PASSAGE SHOWN:
____________

Several high-profile spinal cord injury victims and some of the state’s top spinal researchers are banding together to get back millions of dollars in state funding for the New York Spinal Cord Injury Research Program that has been used to pay the state’s bills rather than spinal cord research, Gannett’s Albany Bureau and reports.
State lawmakers created the Spinal Cord Injury Research Program in 1998, an initiative that spinal cord injury victims pushed for, including the late actor Christopher Reeve and Paul Richter, a state police sergeant who was shot and paralyzed during a 1973 traffic stop. The program has funded more than $70 million in grants since then. More than 16,000 New Yorkers live with a spinal injury, according to the state Department of Health.
The research program is funded by the state’s surcharge on moving violations, which brings in about $150 million a year to the state. The annual state contribution is capped at $8.5 million. The money was swept clean by then-Gov. David Paterson and lawmakers in 1998.

____________

COMPLETE THE FOLLOWING:
- a) Could you set down the passage of the spinal cord research funding article that begins at the words "The research program" and stops after "lawmakers in 1998."?
- b) Can you carry the spinal cord research funding article forward from its last sentence?

____________

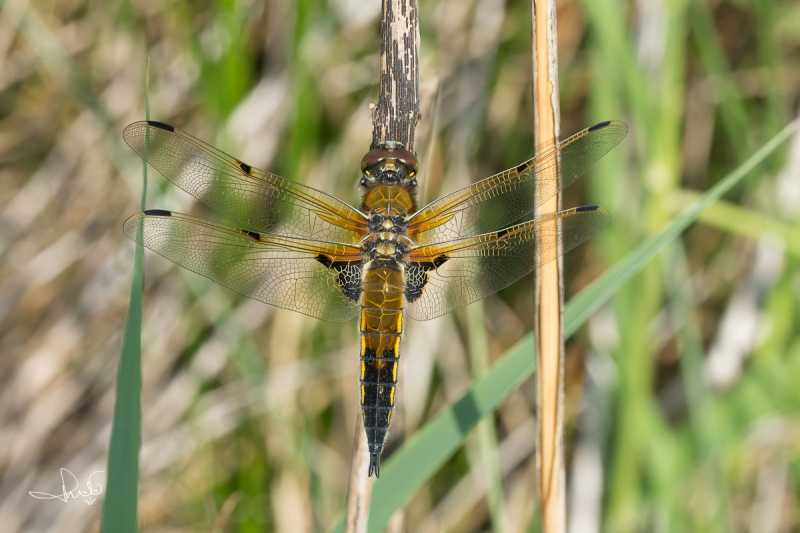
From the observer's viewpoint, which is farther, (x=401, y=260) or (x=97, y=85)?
(x=97, y=85)

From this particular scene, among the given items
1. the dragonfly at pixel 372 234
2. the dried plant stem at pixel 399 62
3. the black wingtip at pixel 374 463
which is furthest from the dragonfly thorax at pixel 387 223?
the black wingtip at pixel 374 463

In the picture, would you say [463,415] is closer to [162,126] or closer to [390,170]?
[390,170]

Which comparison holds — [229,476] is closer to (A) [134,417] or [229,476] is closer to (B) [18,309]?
(B) [18,309]

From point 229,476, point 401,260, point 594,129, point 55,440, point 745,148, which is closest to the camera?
point 594,129

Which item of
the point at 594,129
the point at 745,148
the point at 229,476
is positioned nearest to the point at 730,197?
the point at 745,148
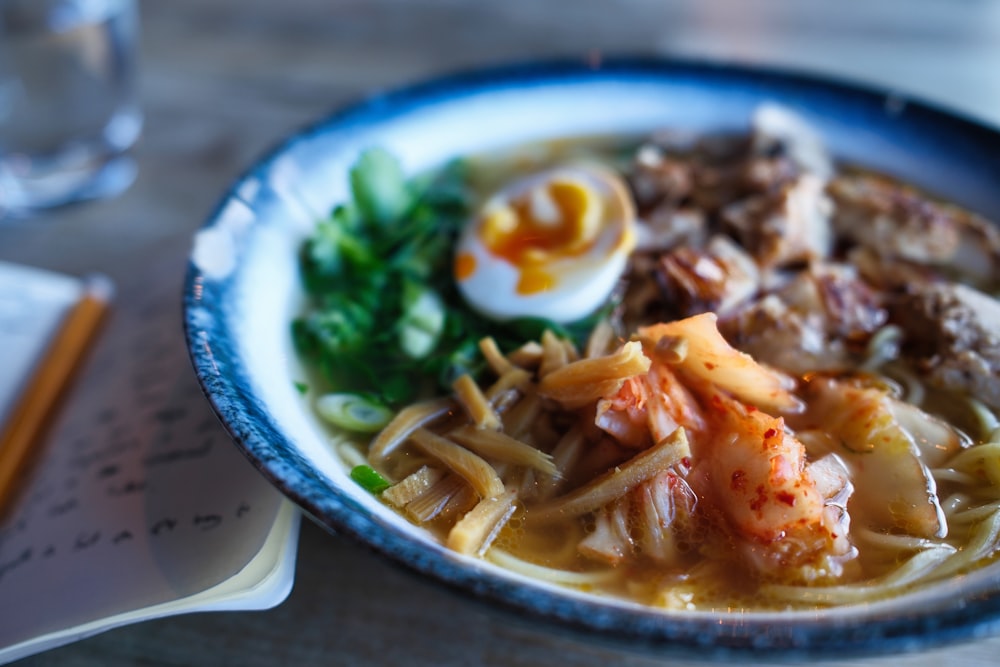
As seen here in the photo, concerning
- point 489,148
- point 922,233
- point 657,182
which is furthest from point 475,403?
point 922,233

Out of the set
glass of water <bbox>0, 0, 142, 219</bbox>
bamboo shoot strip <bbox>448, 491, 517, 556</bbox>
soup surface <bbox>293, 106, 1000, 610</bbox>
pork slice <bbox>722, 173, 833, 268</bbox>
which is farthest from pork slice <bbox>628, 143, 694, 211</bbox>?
glass of water <bbox>0, 0, 142, 219</bbox>

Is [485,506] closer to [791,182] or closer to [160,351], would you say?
[160,351]

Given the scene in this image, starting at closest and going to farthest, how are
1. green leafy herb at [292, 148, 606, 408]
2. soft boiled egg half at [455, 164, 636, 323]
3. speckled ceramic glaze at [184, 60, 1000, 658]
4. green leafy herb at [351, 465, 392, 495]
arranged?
speckled ceramic glaze at [184, 60, 1000, 658], green leafy herb at [351, 465, 392, 495], green leafy herb at [292, 148, 606, 408], soft boiled egg half at [455, 164, 636, 323]

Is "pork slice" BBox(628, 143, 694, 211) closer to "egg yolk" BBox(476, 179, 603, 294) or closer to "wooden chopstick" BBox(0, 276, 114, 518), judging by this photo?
"egg yolk" BBox(476, 179, 603, 294)

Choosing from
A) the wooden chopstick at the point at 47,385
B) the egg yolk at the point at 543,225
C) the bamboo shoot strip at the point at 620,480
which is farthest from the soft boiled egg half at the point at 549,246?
the wooden chopstick at the point at 47,385

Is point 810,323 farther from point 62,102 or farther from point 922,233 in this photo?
point 62,102
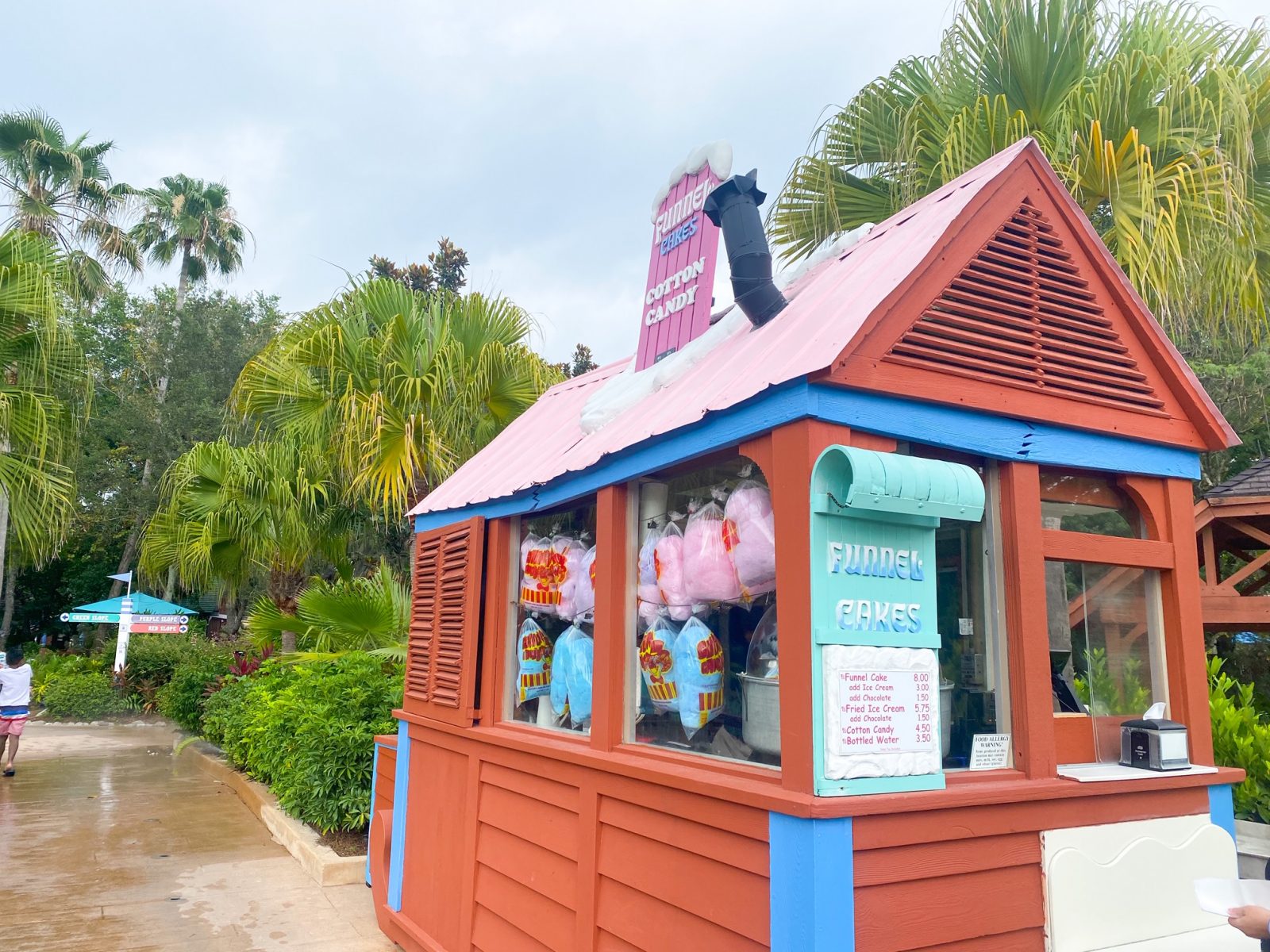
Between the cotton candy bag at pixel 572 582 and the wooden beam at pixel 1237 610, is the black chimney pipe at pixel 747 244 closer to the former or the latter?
the cotton candy bag at pixel 572 582

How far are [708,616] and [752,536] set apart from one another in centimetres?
53

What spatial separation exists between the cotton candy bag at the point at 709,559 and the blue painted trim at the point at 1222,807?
1919mm

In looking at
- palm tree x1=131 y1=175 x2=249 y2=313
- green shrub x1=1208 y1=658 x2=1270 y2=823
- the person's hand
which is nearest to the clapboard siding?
the person's hand

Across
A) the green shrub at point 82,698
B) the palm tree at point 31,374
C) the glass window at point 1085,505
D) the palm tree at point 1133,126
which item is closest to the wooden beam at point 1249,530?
the palm tree at point 1133,126

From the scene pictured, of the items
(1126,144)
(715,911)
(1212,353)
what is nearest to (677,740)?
(715,911)

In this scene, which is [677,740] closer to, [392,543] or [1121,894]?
[1121,894]

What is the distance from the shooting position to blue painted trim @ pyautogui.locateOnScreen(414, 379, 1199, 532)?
9.17ft

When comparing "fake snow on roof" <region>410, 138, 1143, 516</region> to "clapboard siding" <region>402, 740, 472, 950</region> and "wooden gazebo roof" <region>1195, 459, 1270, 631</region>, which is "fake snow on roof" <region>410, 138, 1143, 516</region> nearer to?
"clapboard siding" <region>402, 740, 472, 950</region>

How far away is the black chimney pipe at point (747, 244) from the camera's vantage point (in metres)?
3.58

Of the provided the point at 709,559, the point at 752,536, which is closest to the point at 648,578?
the point at 709,559

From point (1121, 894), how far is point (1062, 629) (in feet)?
2.96

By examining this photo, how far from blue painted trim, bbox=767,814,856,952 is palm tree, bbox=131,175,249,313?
28.3 metres

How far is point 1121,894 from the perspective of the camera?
9.95ft

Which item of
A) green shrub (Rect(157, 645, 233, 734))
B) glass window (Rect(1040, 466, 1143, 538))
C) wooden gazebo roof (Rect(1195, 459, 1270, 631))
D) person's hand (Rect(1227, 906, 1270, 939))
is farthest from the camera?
green shrub (Rect(157, 645, 233, 734))
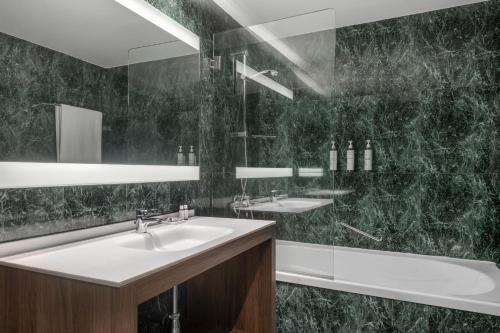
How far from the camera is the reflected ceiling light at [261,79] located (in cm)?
226

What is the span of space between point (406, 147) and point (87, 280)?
266 cm

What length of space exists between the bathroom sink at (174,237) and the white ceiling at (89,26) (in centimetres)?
83

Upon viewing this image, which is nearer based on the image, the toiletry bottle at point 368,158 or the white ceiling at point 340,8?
the white ceiling at point 340,8

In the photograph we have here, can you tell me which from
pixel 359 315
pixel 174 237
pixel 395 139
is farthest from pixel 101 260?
pixel 395 139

____________

RESULTS BY TASK:
- a)
The research program is funded by the state’s surcharge on moving violations, which brings in about $150 million a year to the state. The annual state contribution is capped at $8.5 million. The money was swept clean by then-Gov. David Paterson and lawmakers in 1998.

- b)
“It’s heartbreaking – totally unjust to use these funds for anything other than research,” said Dr. Jason Carmel of Mamaroneck, a neuroscientist and director of the Motor Recovery Laboratory at Burke Rehabilitation Center in White Plains.
Carmel has a special reason for wanting to continue with his work on ways to restore function to people with injured central nervous systems: His identical twin brother, David, 41, was paralyzed after a 1999 diving accident.
“I want to do everything I can do to help my brother and everyone like him,” Jason Carmel said. “We can’t do it without resources.”
David Carmel, who works in the financial industry, is a leader in New Yorkers to Cure Paralysis, a coalition of patients, researchers and major hospitals formed to push Cuomo and lawmakers to restore the funds.
“We attracted the top researchers to this state with the promise of a steady source of funding,” he said. “They can’t do the research if the rug has been pulled out from under them.”
The Carmel brothers and other advocates are hoping to build off their success earlier this year, when Gov. Andrew Cuomo and the Legislature agreed to restore $2 million to the fund in the current budget.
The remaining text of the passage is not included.